• [WHAT NEEDS TO BE DONE]: Could every line of the listing be output exactly, with the pictures skipped?

-------- RECORDS

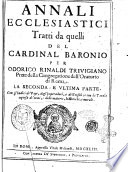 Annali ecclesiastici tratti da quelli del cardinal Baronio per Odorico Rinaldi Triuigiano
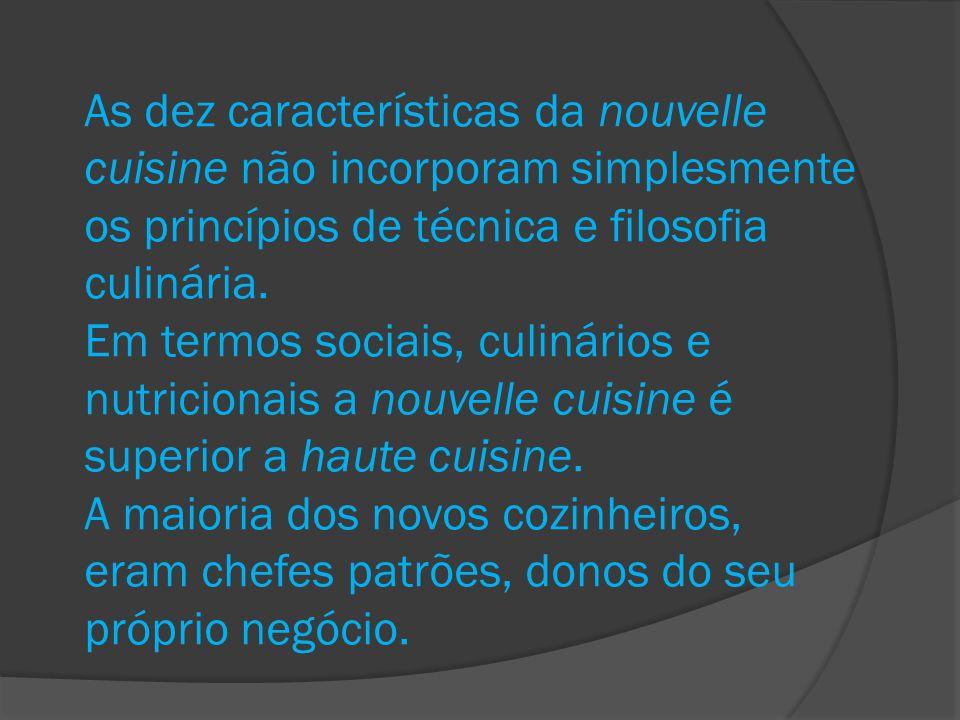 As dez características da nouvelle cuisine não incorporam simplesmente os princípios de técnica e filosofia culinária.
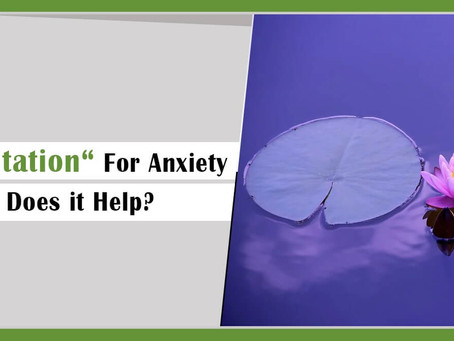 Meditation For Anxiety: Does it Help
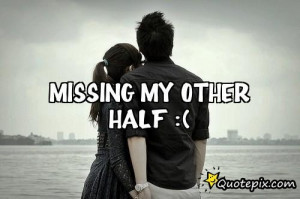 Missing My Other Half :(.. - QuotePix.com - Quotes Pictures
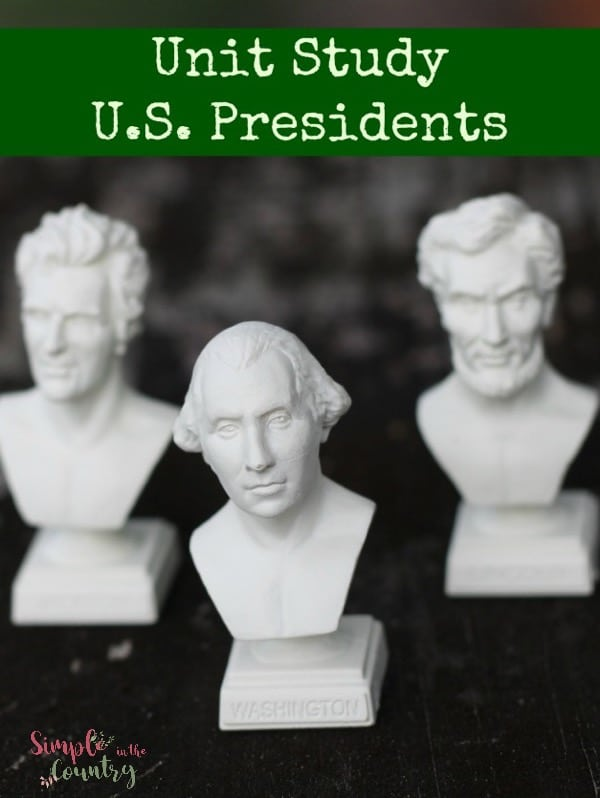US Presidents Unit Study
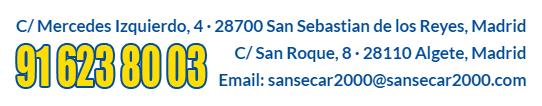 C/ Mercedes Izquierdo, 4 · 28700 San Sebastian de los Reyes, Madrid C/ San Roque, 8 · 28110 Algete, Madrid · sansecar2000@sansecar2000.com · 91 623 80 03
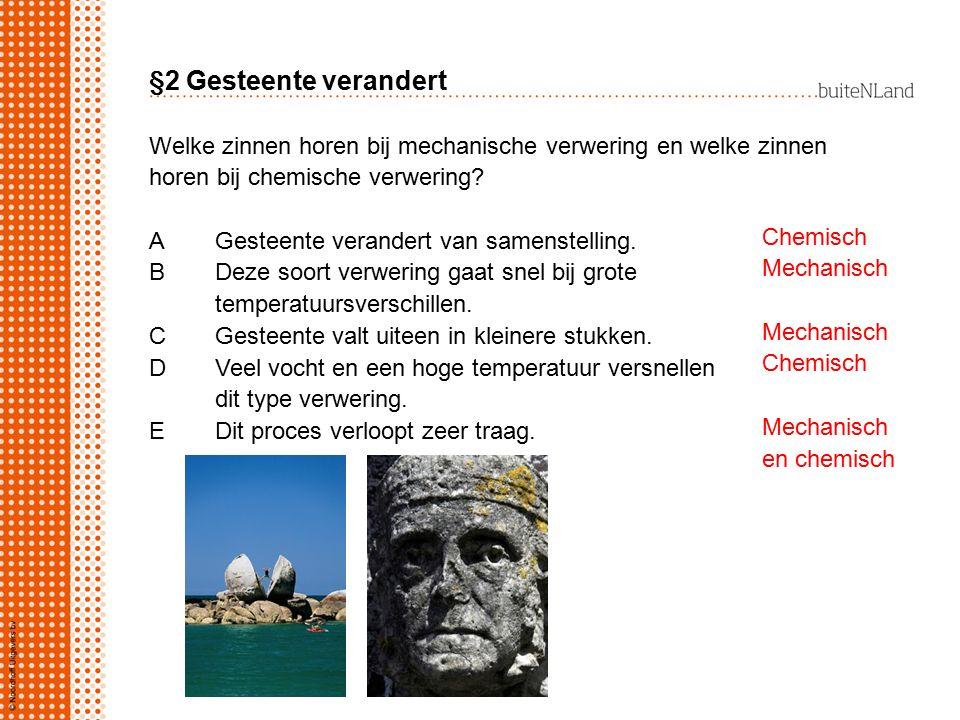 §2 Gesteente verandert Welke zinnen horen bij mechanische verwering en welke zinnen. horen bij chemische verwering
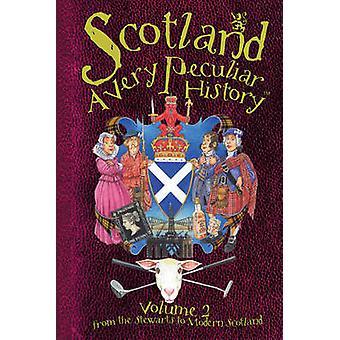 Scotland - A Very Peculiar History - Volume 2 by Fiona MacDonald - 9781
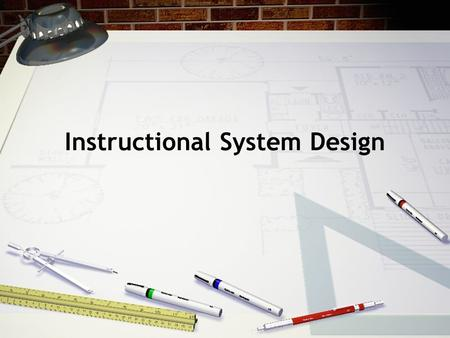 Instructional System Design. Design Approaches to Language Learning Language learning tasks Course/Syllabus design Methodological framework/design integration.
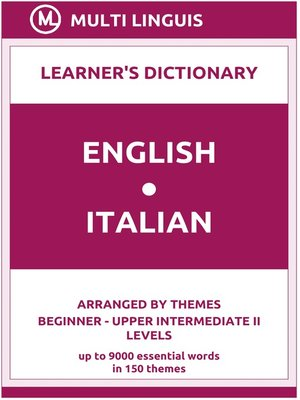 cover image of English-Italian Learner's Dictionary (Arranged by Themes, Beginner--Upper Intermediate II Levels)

----------------

• [OUTPUT OF THE TASK]:
 Annali ecclesiastici tratti da quelli del cardinal Baronio per Odorico Rinaldi Triuigiano
 As dez características da nouvelle cuisine não incorporam simplesmente os princípios de técnica e filosofia culinária.
 Meditation For Anxiety: Does it Help
 Missing My Other Half :(.. - QuotePix.com - Quotes Pictures
US Presidents Unit Study
 C/ Mercedes Izquierdo, 4 · 28700 San Sebastian de los Reyes, Madrid C/ San Roque, 8 · 28110 Algete, Madrid · sansecar2000@sansecar2000.com · 91 623 80 03
 §2 Gesteente verandert Welke zinnen horen bij mechanische verwering en welke zinnen. horen bij chemische verwering
 Scotland - A Very Peculiar History - Volume 2 by Fiona MacDonald - 9781
 Instructional System Design. Design Approaches to Language Learning Language learning tasks Course/Syllabus design Methodological framework/design integration.
 cover image of English-Italian Learner's Dictionary (Arranged by Themes, Beginner--Upper Intermediate II Levels)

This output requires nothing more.